Já na modalidade regularização, - aplicável tanto às pessoas físicas, como às jurídicas -, o valor dos ativos declarados será considerado acréscimo patrimonial adquirido em 31/12/2020, sujeitando-se a pessoa ao pagamento de IR à alíquota de 15%, acrescida de uma multa de 15% sobre o valor do imposto apurado. "O prazo para adesão será de até 210 dias, contado a partir da entrada em vigor da lei, sendo que o pagamento do imposto poderá ser feito em até 36 vezes, desde que observadas algumas condições", salienta Schunck.. O pagamento do IR decorrente da adesão será considerado tributação definitiva e não permitirá restituição de valores pagos anteriormente.

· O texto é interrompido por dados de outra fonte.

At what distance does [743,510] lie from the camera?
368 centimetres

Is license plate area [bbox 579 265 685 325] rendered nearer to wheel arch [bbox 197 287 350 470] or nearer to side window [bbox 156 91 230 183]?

O advogado alerta, ainda, que na modalidade atualização, a alienação do imóvel cujo custo for atualizado no REARP, que ocorrer no período de três anos contados da adesão, exceto por transmissão causa mortis ou decorrente de partilha judicial de bens em dissolução de sociedade conjugal, acarretará a desconsideração de todos os efeitos do novo programa, deduzindo-se o que houver sido anteriormente pago do IR devido na hipótese de apuração de ganho de capital decorrente da alienação. "A lei não deixa claro se o retorno ao status quo permitirá ou não a aplicação dos fatores de redução. Vamos ver se na versão que vier a ser promulgada, ou na sua regulamentação, haverá alguma regra a esse respeito", conclui Schunck.